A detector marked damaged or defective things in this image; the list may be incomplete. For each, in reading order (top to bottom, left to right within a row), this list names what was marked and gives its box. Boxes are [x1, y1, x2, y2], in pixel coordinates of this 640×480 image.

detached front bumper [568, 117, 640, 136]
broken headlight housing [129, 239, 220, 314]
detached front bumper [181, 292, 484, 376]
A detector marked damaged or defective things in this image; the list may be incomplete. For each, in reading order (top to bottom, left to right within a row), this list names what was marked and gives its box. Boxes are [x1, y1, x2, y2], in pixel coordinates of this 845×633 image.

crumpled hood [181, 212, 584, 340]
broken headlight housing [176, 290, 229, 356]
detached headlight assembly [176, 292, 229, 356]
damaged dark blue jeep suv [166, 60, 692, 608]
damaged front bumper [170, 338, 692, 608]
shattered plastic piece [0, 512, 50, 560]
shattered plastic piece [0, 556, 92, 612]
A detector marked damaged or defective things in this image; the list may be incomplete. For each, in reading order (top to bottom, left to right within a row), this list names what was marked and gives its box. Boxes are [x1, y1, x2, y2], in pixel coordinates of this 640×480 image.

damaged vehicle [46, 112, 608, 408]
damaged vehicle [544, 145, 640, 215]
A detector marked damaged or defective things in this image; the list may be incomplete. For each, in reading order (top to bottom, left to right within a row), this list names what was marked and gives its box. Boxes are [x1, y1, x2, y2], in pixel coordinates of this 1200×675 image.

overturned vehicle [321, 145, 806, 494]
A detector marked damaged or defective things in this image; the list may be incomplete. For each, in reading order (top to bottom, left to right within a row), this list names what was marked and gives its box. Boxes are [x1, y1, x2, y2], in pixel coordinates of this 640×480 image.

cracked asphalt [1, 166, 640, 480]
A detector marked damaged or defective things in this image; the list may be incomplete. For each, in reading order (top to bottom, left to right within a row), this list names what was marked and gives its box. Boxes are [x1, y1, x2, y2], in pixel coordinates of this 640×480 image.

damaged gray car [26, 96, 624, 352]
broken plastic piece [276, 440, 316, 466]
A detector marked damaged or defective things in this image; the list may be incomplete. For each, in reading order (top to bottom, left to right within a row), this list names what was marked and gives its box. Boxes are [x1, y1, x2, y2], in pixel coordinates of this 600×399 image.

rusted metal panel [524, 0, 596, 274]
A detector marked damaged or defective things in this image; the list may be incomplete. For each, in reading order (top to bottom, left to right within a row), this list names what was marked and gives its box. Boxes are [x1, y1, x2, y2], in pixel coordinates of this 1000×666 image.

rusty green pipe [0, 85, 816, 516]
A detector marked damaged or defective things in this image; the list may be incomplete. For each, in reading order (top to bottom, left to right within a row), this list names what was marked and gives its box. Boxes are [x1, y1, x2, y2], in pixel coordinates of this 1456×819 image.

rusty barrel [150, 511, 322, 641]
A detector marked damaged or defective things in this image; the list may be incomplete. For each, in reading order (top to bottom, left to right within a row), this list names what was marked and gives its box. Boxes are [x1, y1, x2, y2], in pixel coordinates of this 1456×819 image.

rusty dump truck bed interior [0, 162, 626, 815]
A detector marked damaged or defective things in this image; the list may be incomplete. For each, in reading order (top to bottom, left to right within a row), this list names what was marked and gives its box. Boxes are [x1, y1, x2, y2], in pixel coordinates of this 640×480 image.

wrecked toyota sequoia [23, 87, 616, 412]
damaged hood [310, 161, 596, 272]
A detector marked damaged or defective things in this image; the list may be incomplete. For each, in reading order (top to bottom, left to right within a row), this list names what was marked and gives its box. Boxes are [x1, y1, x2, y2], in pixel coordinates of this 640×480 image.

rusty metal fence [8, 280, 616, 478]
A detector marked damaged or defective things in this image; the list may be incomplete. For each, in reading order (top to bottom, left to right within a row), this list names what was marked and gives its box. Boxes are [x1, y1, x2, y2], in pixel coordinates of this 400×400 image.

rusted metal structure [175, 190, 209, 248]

TASK PROMPT:
Please repeat, word for word, everything from the start of the entries above down through the line containing "detached front bumper [181, 292, 484, 376]", with both ends included.

REPLY:
A detector marked damaged or defective things in this image; the list may be incomplete. For each, in reading order (top to bottom, left to right within a row), this list names what was marked and gives its box. Boxes are [x1, y1, x2, y2], in pixel coordinates of this 640×480 image.

detached front bumper [568, 117, 640, 136]
broken headlight housing [129, 239, 220, 314]
detached front bumper [181, 292, 484, 376]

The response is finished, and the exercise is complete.